PAYNESVILLE. — Two days after announcing a fresh bid to become president of Liberia, ex-football star George Weah sits munching a doughnut on the concrete steps of a suburban football pitch, barefoot and joking with his friends.

Here, the carefully trimmed turf of former clubs AC Milan and Paris St Germain is replaced with simple chalk markings in the sand, and crowd numbers don’t edge higher than 50 during a 3-2 thriller won by his veterans’ team.

“He’s a local boy, came from here,” says spectator Wilson Toba, looking on as the six-foot (1.84-metre) Weah begins his warm-up, catching the attention of skinny boys leaning on the walls of the stand. “We are poor people, and we all support him.”
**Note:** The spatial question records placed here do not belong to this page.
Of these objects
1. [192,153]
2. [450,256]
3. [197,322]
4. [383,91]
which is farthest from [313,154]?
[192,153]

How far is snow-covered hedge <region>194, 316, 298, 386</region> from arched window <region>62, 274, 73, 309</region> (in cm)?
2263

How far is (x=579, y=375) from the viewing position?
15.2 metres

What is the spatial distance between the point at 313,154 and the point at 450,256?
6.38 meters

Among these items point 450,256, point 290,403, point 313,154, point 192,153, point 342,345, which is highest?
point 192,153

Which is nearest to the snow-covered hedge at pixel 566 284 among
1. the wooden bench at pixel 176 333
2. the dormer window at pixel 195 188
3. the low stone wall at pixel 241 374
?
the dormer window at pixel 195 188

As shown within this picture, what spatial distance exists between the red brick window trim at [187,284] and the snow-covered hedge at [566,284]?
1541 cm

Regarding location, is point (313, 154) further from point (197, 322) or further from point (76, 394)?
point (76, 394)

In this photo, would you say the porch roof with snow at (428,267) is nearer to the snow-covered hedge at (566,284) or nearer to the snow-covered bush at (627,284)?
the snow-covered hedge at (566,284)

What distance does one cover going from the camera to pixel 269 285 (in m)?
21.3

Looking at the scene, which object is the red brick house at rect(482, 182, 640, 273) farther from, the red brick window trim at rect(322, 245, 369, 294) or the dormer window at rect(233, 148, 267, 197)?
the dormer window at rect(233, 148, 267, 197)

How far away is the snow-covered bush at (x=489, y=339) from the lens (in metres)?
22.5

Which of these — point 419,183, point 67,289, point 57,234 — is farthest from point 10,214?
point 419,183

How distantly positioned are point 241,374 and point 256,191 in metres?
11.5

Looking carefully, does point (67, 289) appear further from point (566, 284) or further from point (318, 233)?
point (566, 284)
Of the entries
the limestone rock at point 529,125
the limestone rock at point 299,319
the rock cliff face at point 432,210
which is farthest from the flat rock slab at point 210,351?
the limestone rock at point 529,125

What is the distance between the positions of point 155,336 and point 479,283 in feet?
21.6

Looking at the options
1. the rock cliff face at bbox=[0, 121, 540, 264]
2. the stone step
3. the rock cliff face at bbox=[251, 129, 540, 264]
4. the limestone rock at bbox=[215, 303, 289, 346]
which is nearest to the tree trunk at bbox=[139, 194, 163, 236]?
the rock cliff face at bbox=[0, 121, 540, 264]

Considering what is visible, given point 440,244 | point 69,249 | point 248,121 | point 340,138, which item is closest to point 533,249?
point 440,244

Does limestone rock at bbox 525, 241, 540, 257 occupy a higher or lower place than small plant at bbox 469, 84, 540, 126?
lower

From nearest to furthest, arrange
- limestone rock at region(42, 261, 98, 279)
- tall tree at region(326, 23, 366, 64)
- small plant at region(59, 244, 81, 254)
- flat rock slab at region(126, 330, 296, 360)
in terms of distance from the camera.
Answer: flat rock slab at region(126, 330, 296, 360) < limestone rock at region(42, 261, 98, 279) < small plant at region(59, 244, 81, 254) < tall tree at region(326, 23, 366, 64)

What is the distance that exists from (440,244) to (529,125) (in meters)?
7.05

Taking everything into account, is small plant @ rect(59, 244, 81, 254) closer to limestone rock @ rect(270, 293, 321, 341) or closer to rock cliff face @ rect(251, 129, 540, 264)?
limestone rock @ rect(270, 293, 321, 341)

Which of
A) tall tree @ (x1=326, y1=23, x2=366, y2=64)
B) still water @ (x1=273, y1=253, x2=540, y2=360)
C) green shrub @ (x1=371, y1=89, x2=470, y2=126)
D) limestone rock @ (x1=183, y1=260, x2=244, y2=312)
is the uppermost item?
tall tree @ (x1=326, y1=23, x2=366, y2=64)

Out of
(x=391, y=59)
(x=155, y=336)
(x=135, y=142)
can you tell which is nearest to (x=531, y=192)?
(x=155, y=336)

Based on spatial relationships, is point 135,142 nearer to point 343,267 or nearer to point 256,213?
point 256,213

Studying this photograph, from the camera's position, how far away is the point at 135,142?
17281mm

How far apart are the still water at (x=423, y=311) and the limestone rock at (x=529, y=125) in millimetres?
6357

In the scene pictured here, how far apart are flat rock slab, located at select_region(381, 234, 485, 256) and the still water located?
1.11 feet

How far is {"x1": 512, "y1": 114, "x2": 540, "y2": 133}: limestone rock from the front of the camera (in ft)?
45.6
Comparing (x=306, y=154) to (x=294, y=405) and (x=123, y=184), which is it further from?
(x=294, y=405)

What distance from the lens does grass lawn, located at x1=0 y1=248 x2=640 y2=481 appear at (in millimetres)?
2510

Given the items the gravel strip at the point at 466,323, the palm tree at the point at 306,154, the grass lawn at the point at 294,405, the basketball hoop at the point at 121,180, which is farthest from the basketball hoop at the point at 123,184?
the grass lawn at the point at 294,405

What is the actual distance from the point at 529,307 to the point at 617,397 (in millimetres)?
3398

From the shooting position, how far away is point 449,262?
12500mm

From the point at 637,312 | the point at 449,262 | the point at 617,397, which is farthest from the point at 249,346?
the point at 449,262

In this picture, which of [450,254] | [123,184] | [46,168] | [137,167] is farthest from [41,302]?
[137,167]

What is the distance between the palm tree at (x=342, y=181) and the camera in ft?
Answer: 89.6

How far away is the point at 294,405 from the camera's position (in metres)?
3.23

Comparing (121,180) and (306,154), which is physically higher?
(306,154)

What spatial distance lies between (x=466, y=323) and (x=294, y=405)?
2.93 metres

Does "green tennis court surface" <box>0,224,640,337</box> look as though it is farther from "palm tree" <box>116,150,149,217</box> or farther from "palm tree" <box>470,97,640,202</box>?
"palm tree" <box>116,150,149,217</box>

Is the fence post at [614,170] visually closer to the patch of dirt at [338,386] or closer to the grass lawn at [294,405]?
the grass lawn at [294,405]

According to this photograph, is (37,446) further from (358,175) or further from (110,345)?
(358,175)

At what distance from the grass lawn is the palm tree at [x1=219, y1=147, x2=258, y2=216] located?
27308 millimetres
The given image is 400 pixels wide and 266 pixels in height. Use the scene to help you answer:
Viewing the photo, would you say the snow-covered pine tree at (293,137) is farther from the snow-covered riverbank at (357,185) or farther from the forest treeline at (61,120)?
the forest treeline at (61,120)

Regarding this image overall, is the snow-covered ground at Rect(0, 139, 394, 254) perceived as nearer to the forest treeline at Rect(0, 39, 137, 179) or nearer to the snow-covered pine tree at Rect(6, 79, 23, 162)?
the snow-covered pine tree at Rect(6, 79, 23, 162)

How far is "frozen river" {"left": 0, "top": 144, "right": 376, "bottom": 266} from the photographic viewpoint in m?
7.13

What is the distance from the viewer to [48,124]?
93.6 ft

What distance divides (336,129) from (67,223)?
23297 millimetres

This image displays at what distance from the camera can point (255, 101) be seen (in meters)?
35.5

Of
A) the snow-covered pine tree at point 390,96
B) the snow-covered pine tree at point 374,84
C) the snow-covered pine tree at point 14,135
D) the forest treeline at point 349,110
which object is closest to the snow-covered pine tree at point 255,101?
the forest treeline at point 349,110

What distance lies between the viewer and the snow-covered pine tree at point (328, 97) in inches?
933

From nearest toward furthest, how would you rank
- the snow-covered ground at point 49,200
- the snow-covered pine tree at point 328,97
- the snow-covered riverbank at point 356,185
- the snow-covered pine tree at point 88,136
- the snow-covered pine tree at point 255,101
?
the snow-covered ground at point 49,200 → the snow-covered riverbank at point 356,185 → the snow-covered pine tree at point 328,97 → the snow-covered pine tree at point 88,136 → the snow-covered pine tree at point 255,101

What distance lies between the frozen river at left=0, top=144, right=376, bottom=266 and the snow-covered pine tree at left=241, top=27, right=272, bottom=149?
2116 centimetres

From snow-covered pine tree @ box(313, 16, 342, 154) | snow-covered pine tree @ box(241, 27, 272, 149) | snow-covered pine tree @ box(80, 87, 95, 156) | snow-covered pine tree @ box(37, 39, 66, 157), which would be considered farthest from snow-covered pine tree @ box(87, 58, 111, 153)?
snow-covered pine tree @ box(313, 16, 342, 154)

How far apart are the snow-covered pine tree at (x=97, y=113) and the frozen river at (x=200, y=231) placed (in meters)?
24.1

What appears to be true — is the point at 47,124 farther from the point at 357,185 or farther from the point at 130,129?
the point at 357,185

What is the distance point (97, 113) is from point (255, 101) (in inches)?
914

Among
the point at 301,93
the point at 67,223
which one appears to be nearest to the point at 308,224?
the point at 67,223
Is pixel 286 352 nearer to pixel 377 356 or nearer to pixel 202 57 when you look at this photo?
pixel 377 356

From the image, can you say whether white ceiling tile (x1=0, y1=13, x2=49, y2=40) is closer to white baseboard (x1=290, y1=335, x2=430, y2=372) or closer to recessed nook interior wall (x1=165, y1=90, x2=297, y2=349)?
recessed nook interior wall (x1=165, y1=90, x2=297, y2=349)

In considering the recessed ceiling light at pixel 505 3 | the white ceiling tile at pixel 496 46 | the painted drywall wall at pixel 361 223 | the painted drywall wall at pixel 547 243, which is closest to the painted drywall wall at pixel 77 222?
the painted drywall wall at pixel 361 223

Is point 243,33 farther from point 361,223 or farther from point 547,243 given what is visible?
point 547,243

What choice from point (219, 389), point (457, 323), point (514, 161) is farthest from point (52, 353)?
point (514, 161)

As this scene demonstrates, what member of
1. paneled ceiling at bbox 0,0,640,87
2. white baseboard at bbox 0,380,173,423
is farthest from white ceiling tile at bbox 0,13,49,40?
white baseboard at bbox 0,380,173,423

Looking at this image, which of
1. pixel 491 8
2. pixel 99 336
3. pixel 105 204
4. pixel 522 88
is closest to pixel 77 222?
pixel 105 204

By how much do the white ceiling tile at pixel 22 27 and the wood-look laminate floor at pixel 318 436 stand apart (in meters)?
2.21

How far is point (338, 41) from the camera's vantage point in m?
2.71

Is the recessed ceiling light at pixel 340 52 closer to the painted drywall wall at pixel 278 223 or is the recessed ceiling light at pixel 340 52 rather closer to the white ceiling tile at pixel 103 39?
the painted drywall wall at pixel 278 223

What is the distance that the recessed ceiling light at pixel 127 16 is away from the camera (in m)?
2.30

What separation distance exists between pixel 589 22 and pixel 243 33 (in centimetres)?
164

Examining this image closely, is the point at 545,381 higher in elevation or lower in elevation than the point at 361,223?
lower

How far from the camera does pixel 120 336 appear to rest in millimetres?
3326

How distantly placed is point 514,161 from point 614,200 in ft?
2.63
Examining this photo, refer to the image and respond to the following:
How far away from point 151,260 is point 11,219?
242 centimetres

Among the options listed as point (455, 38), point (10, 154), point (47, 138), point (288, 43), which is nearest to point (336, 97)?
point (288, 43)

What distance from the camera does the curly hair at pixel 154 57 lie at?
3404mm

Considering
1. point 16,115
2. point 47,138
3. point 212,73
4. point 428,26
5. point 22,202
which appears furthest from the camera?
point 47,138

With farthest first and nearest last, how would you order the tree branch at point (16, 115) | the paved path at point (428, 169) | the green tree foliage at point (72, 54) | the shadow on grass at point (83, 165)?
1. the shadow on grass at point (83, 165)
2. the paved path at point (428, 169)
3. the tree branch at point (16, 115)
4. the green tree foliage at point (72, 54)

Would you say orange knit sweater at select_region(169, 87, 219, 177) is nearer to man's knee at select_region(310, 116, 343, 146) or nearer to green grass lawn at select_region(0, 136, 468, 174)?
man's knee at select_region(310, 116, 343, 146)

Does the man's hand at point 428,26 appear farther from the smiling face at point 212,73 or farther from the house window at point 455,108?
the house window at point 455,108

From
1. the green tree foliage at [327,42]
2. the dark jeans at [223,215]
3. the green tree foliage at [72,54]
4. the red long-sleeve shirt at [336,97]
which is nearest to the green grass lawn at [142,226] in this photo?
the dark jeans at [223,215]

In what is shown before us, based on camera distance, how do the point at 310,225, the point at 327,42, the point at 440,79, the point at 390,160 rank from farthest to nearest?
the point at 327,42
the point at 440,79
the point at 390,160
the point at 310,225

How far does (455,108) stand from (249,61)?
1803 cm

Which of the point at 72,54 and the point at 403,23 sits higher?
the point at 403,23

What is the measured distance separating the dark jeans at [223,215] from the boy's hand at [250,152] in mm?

Many Liberians still idolise Weah (49), who announced his intention on Thursday to contest an election to replace President Ellen Johnson Sirleaf next year. Nowhere is that truer than in Paynesville, just east of Liberia’s capital, Monrovia.

The striker practises every Saturday and plays a match every Sunday at the neighbourhood’s Willis D. Knuckles Jr sports stadium, accompanied by some fellow former players from the national team.

The matches are held on the edge of a slum, with rubbish kept meticulously off the field but piled up nearby, as stray dogs search for shade from the punishing sun.

Starting his career as a young man raised in poverty, Weah went on to play for a string of top-flight European clubs, becoming the first African player to win both the FIFA World Player of the Year and the Ballon d’Or.

His political career has been less stellar so far, beginning with a failed first bid for the presidency in 2005 before a successful run for Liberia’s senate in 2014 representing the county to which Paynesville belongs. — AFP.